Privatizar não é um verbo intransitivo. As pessoas se acostumaram a serem favoráveis ou contrárias a privatizações sem dizer do quê. Para dar um exemplo, aqui em SP o impacto social da privatização do Anhembi é bem diferente do impacto da privatização do Parque do Ibirapuera. E poucas privatizações terão impacto social tão negativo quanto a dos Correios. Milhares de funcionários terão suas vidas impactadas, perdendo a segurança do trabalho e ficando a mercê dos interesses de investidores financeiros que se mostram cada vez mais dispostos a espremer com agressividade o sangue e o suor da juventude pobre. Urubus. Mais do que isto, boa parte das cidades pequenos do país perderão sua porta de contato com o mundo exterior. Sim, é isto que as agências de Correios representam em boa parte dos pequenos municípios e isto será perdido.

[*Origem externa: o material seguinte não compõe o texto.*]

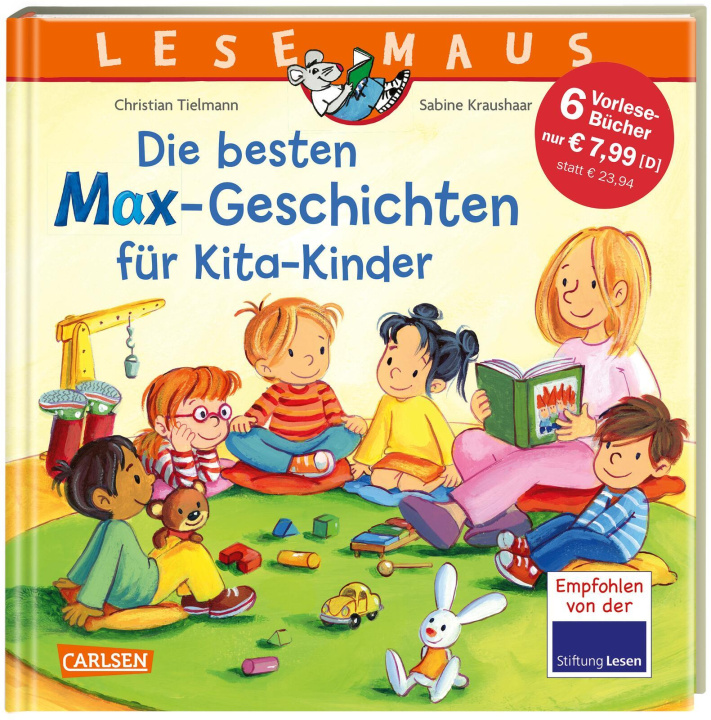 LESEMAUS

Christian Tielmann

Sabine Kraushaar

6 Vorlese-Bücher nur € 7,99 [D] statt € 23,94

Die besten Max-Geschichten für Kita-Kinder

CARLSEN

Empfohlen von der

Stiftung Lesen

A classe média comemora. Tornamo-nos mais “produtivos e competitivos” com a noite de ontem. Salários menores, menos custos, mais lucro, mais “investimento”. Estamos nesta loucura há algumas décadas, mas nos últimos cinco anos tratamos a aceleração deste processo como prioridade. No entanto, a vida só piora. É só piora por motivos óbvios, muito óbvios. Só não são óbvios para quem trata o assunto como religião. A Reforma Trabalhista não gerou empregos e crescimento. A Reforma da Previdência não gerou empregos e crescimento. A Reforma Tributária também não vai gerar. Por mais fé que se tenha nestas sandices. Basta olhar pela janela para ver que está dando merda. Se você mora em SP, vá na Praça da Sé e veja o que está acontecendo. Coloque uma máscara, saia e veja.

A classe média comemora e compra. Não vai mais nem no mercado, de tão barato que se tornou mandar um jovem pobre ir fazer suas compras. Não vê a hora de poder fazer isto com suas cartas. Mandar mercadoria por portador já é mais barato do que pelos Correios, afinal. Ela não percebe, ou simplesmente não liga, que o portador é mais barato porque recebe uma miséria. Mas acho que se pá não percebe mesmo. Quanto mais compra, mais ansiosa fica esta classe média. Mais trancada, mais paranoica, mais medrosa. Mais gasta em terapia e antidepressivo. Mais medo tem do coletivo. Mais se isola. E não é o isolamento social, ainda necessário no combate à pandemia. É um isolamento que a torna incapaz de enxergar e sentir o outro. A classe média não percebe duas coisas. A primeira é que a hora dela vai chegar. Engenheiros e contadores, preparem-se. A segunda é que a vida só piorará. Você pode até ficar alegre. A alegria é algo individual. Mas a felicidade é coletiva. E não há como uma sociedade prosperar quando uma parcela dela achar que está se dando bem enquanto a outra esta se fodendo. Porque, como diria Brecht, com outras palavras, o ruim de não ligar quando alguém se fode é que quando é sua vez de se foder ninguém vai estar nem aí.